**WHAT YOU NEED TO DO**
From the line containing "杭州易森数码科技有限公司 最新采购和商业信息" down to the line containing "iFOLD เตียงพับ รุ่น Eco Move สีน้ำเงิน", copy out the entries below exactly, both lines included, and nothing else; pictures do not belong in the copy.

**MATERIAL PROVIDED**

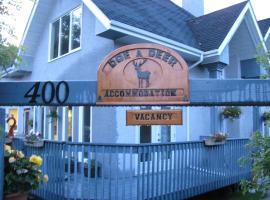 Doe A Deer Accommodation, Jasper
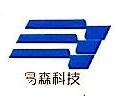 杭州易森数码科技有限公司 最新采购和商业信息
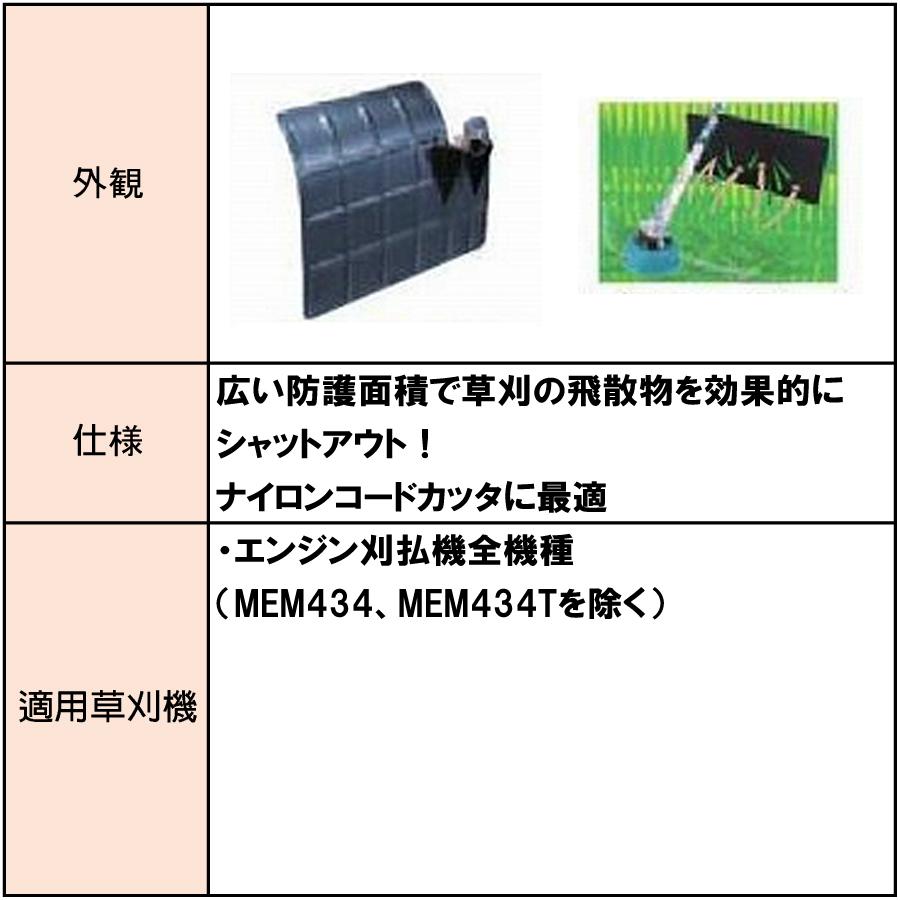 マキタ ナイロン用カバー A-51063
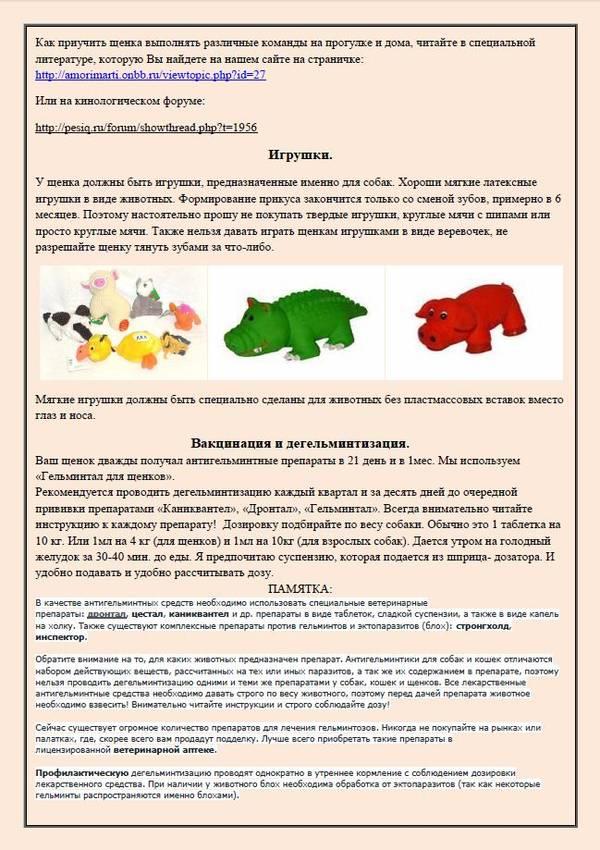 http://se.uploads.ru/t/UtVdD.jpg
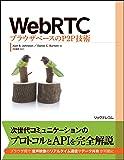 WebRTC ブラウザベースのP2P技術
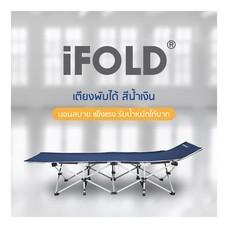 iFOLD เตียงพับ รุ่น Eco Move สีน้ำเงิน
--
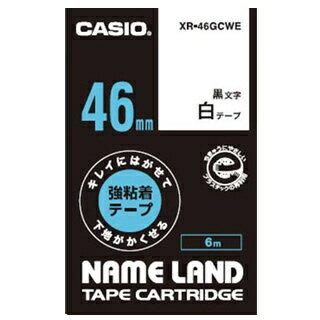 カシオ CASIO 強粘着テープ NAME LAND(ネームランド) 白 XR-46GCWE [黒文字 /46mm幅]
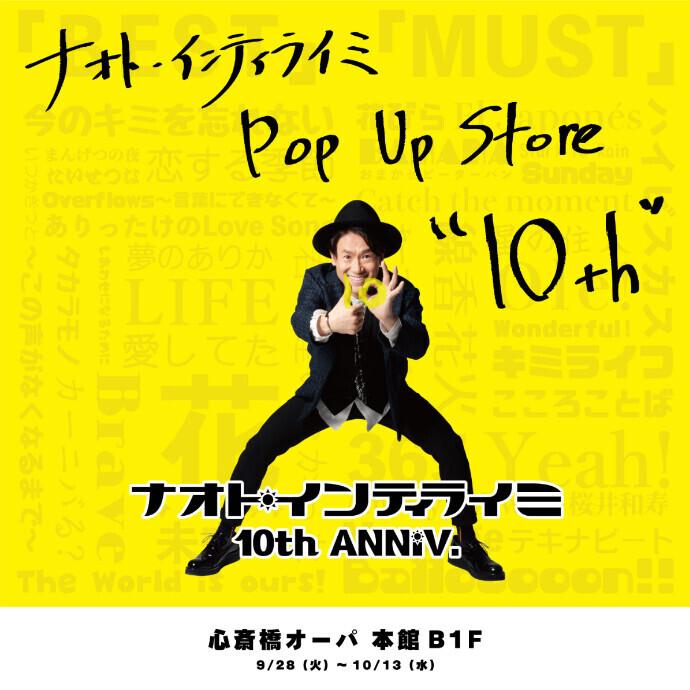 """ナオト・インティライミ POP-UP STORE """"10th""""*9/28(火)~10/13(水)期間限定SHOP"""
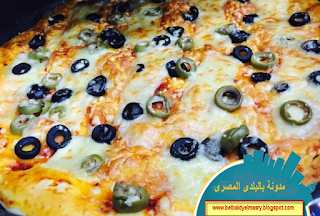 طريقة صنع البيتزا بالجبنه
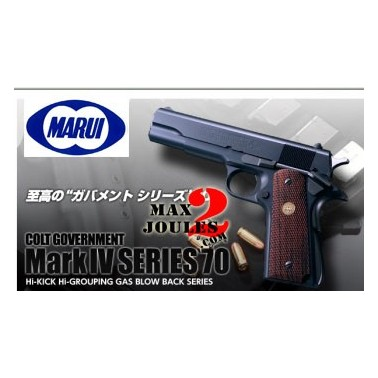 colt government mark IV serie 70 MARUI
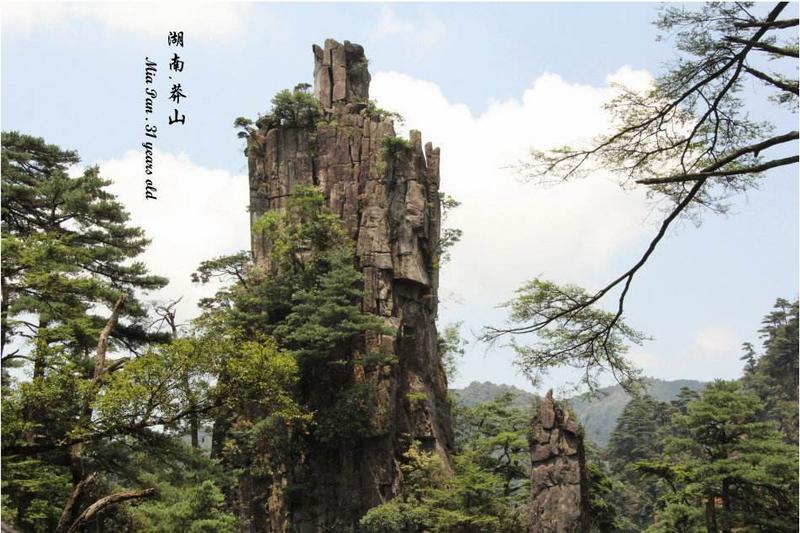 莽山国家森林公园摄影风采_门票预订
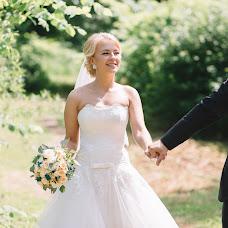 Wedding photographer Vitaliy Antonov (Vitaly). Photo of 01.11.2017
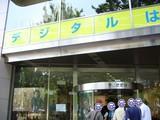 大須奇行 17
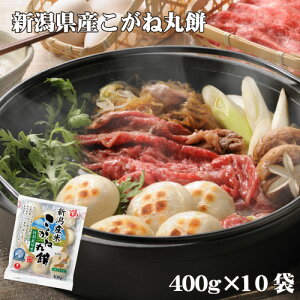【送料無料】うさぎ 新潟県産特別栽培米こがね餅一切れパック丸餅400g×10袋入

**SOLUTION FOR THIS TASK**
 杭州易森数码科技有限公司 最新采购和商业信息
 マキタ ナイロン用カバー A-51063
 http://se.uploads.ru/t/UtVdD.jpg
 WebRTC ブラウザベースのP2P技術
 iFOLD เตียงพับ รุ่น Eco Move สีน้ำเงิน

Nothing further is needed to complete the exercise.